Pertanyaan seperti apakah jasa yang saya lakukan harus dipotong jasa konstruksi sebesar 3 % final ataukah harus dipotong PPh Pasal 23 sebesar 2 % sering dialami oleh penyedia jasa yang bergerak dalam bidang jasa instalasi/pengadaan alat komunikasi yang bekerja sama dengan perusahaan telekomunikasi (contoh:kontrak kerja instalasi jaringan telekomunikasi antar PT Lintas Teknologi dengan PT Telkom). Penyedia Jasa sering ragu tentang pengenaan Pajak Penghasilan yang dikenakan terhadap jasa yang mereka berikan, sedangkan pengguna jasa langsung memotong PPh atas Jasa Konstruksi. Memang tindakan pemotong pajak bukan tanpa alasan. Pemotong pajak langsung mengenakan PPh atas Jasa Konstruksi dikarenakan penyedia jasa memiliki sertifikasi jasa pelaksaan konstruksi dengan bidang usaha elektrikal subbidang jaringan transmisi telekomunikasi dan atau telepon, termasuk perawatannya.

Pemecahan masalah ini adalah dengan melihat kontrak kerja antara pengguna dan penyedia jasa.
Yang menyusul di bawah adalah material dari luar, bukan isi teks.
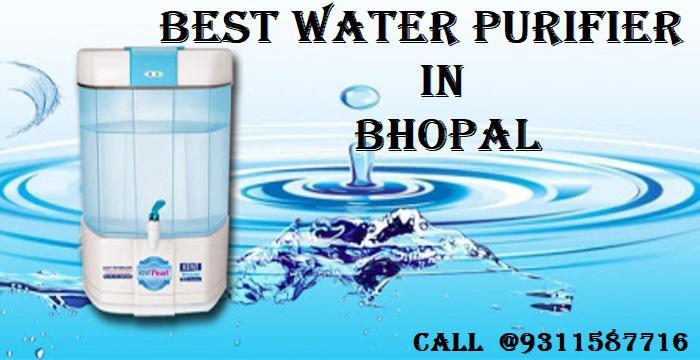 Water purifier bhopal
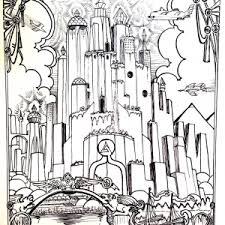 castle coloring pages coloring pages adults justcolor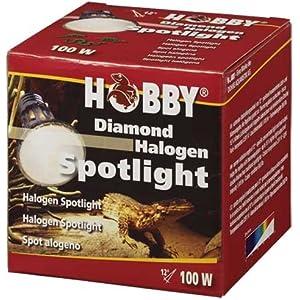 Diamond Halogen Spotlight, 100 W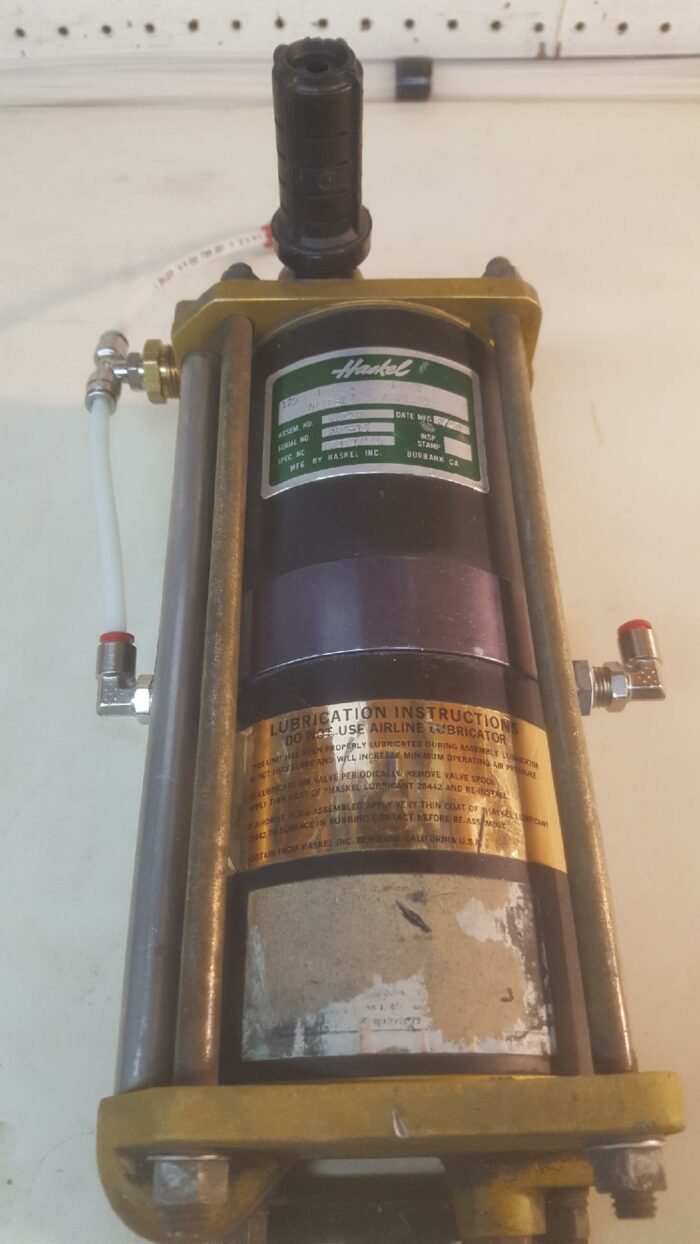used 20 ton morgan press gt-100 injection molding machine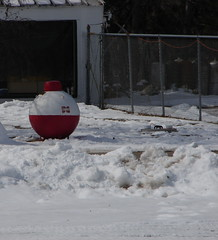 A bobber propane tank in somebody's front yard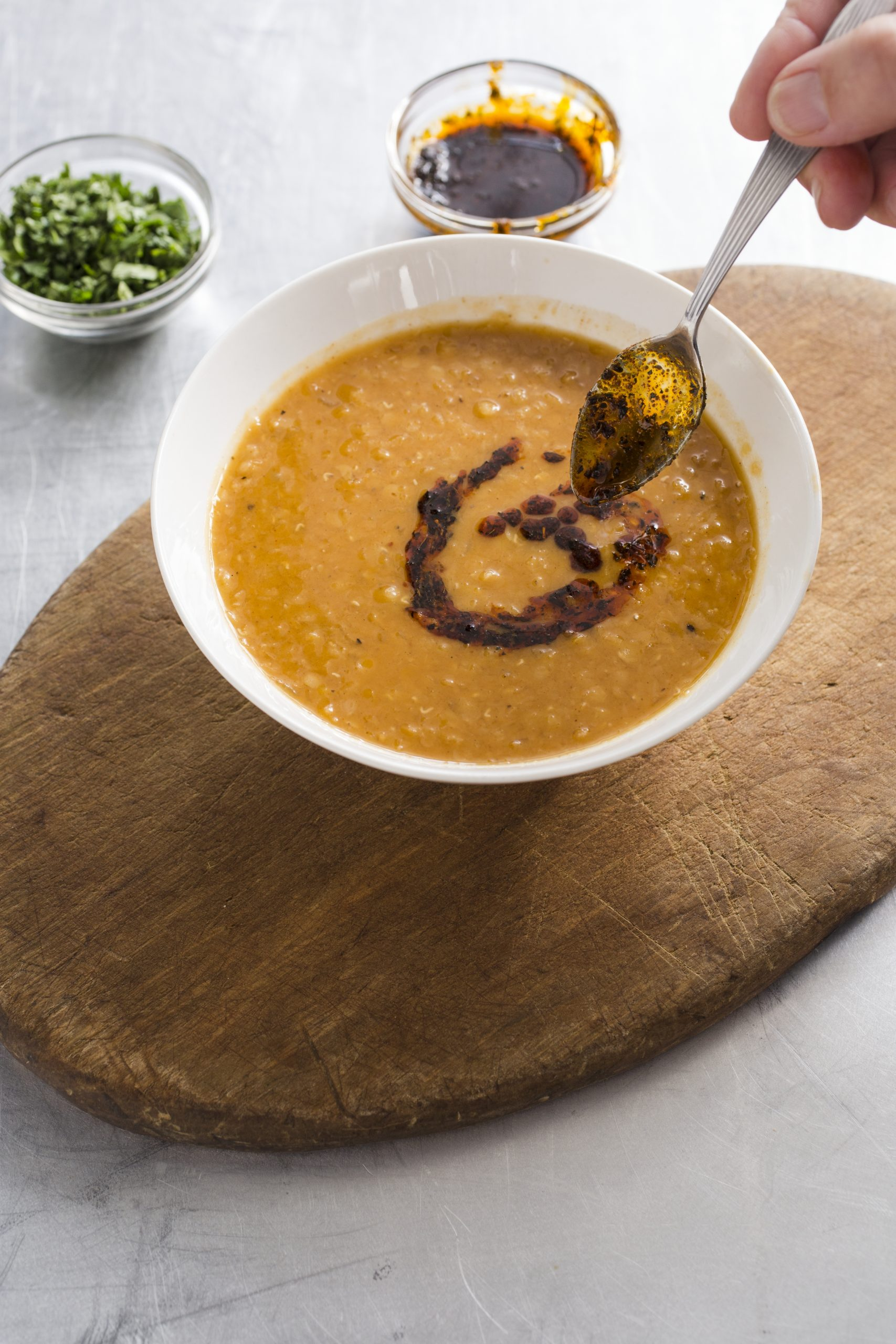 Vegan Red Lentil Soup with North African Spices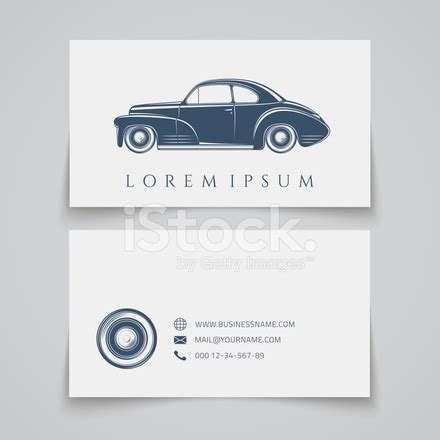 car radar business card template visitenkarte oldtimer logo stockfotos freeimages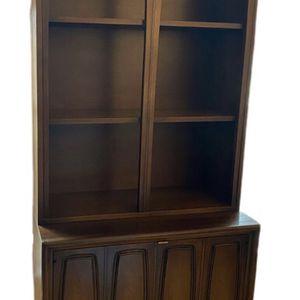 Broyhill Emphasis Cabinet Console Wall Unit Hutch for Sale in Algonquin, IL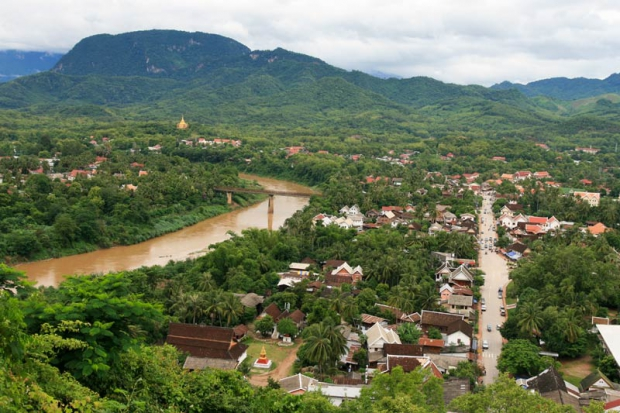 Beeld Luang Prabang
Dalam kontrak kerja dapat dilihat apakah pekerjaan yang dilakukan termasuk pelaksanaan konstruksi ataukah tidak. Fiskus sering mendefinisikan bahwa yang termasuk jasa konstruksi adalah pemberian jasa untuk membangun suatu bangunan dari awal sampai akhir termasuk penyediaan materialnya, jika dalam kontrak tercakup hal tersebut maka dapat disebut pemberian jasa konstruksi:
1. membangun suatu bangunan dari awal sampai akhir;
2. termasuk pengadaan material.

Celakanya dalam prakteknya ketentuan tersebut sering disalahgunakan untuk menghindari pengenaan tarif pemotongan pajak yang lebih tinggi, yaitu tetap dikenakan tarif PPh Pasal 23 sebesar 2 %. Praktek ini sering dilakukan dengan kesepakatan antara penyedia jasa dan pengguna jasa dengan membuat kontrak yang dibuat agar tidak termasuk pemberian jasa konstruksi.